Cordless Phone Radiation Alters Heart Rate, New Study Shows
Cordless phone radiation was studied in a simple, double blind study conducted by Dr. Magda Havas and Dr. Jeff Marrongelle on volunteers in Colorado. The question they asked was: Do DECT phones (a popular type of cordless phone) affect the heart? The answer was a resounding YES.
This six-minute video explains in a wonderfully simple way, with abundant visual aids, exactly how the research into cordless phone radiation from DECT phones (Digital Electronic Cordless Telephones) was conducted, and what the results were.
In a simple, double-blind study, Drs. Havas and Marrongelle showed that exposure to non-thermal levels of radiation from DECT phones had a measurable, significant effect on many test subjects' heart rates.

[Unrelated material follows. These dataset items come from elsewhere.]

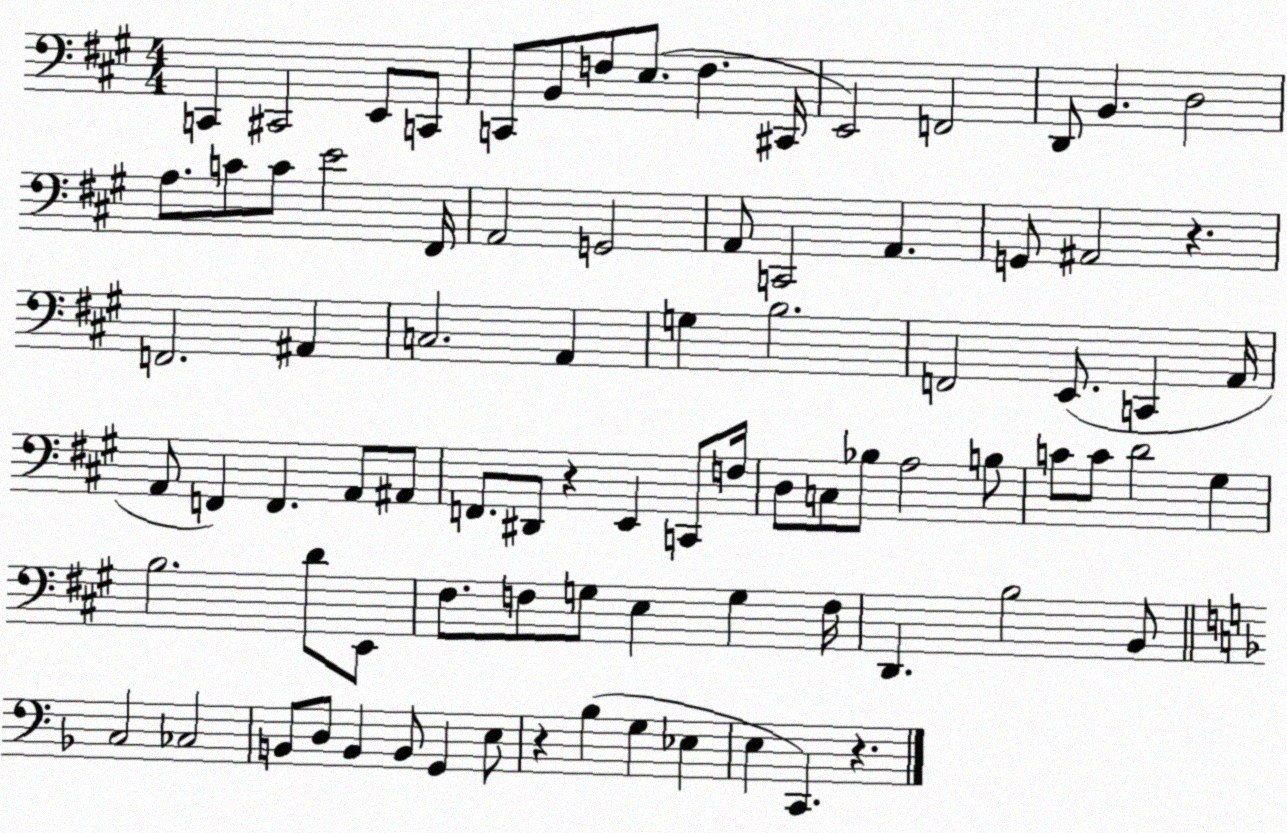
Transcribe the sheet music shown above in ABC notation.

X:1
T:Untitled
M:4/4
L:1/4
K:A
C,, ^C,,2 E,,/2 C,,/2 C,,/2 B,,/2 F,/2 E,/2 F, ^C,,/4 E,,2 F,,2 D,,/2 B,, D,2 A,/2 C/2 C/2 E2 ^F,,/4 A,,2 G,,2 A,,/2 C,,2 A,, G,,/2 ^A,,2 z F,,2 ^A,, C,2 A,, G, B,2 F,,2 E,,/2 C,, A,,/4 A,,/2 F,, F,, A,,/2 ^A,,/2 F,,/2 ^D,,/2 z E,, C,,/2 F,/4 D,/2 C,/2 _B,/2 A,2 B,/2 C/2 C/2 D2 ^G, B,2 D/2 E,,/2 ^F,/2 F,/2 G,/2 E, G, F,/4 D,, B,2 B,,/2 C,2 _C,2 B,,/2 D,/2 B,, B,,/2 G,, E,/2 z _B, G, _E, E, C,, z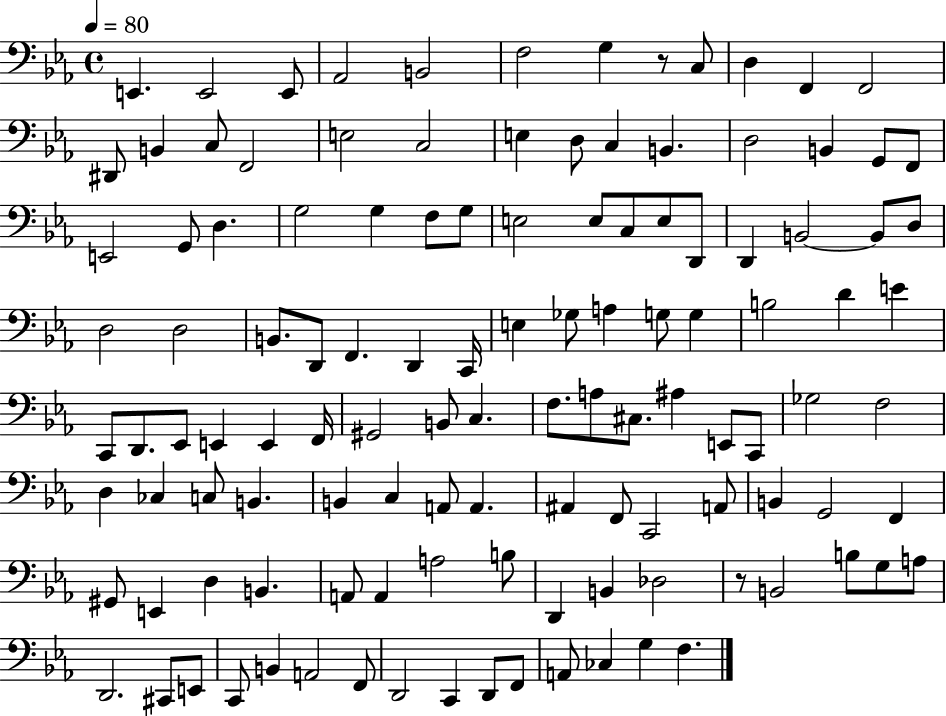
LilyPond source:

{
  \clef bass
  \time 4/4
  \defaultTimeSignature
  \key ees \major
  \tempo 4 = 80
  e,4. e,2 e,8 | aes,2 b,2 | f2 g4 r8 c8 | d4 f,4 f,2 | \break dis,8 b,4 c8 f,2 | e2 c2 | e4 d8 c4 b,4. | d2 b,4 g,8 f,8 | \break e,2 g,8 d4. | g2 g4 f8 g8 | e2 e8 c8 e8 d,8 | d,4 b,2~~ b,8 d8 | \break d2 d2 | b,8. d,8 f,4. d,4 c,16 | e4 ges8 a4 g8 g4 | b2 d'4 e'4 | \break c,8 d,8. ees,8 e,4 e,4 f,16 | gis,2 b,8 c4. | f8. a8 cis8. ais4 e,8 c,8 | ges2 f2 | \break d4 ces4 c8 b,4. | b,4 c4 a,8 a,4. | ais,4 f,8 c,2 a,8 | b,4 g,2 f,4 | \break gis,8 e,4 d4 b,4. | a,8 a,4 a2 b8 | d,4 b,4 des2 | r8 b,2 b8 g8 a8 | \break d,2. cis,8 e,8 | c,8 b,4 a,2 f,8 | d,2 c,4 d,8 f,8 | a,8 ces4 g4 f4. | \break \bar "|."
}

The level of radiation emitted by the DECT phones they used in this study was a mere 0.3% of the U.S. and Canadian safety guidelines, yet it had profound effects. The frequency used in the study, 2.4 GHz, is the same frequency used by wireless routers and microwave ovens.
One of the first things that struck me after watching this video presentation was: Heart rates are very easy to measure, and this study showed a great increase in heart rates in some people due to exposure to cordless phone radiation.
Isn't it probable that there are other negative health effects caused by the radiation from this type of phone that aren't so immediately visible, or easy to measure? People who are electro-sensitive report a variety of very unpleasant effects. What else might be happening, say, on a cellular level?
And what about the toxic stew of dirty electricity which many of us are exposed to from cell phone masts, our own and other people's cell phones and cordless phones (such as from neighboring homes or apartments, or at work), and other sources?
Remember, the level of non-thermal radiation to which the volunteers in this study were exposed was well below Canadian and U.S. "safety" guidelines.
For years, people who are electro-hypersensitive have been scoffed at by many doctors and the media. We hope that's beginning to change. We applaud Drs. Havas and Marrongelle for their work. The study described in the video above has been accepted for publication in a peer-reviewed journal and will be published in the summer of 2010.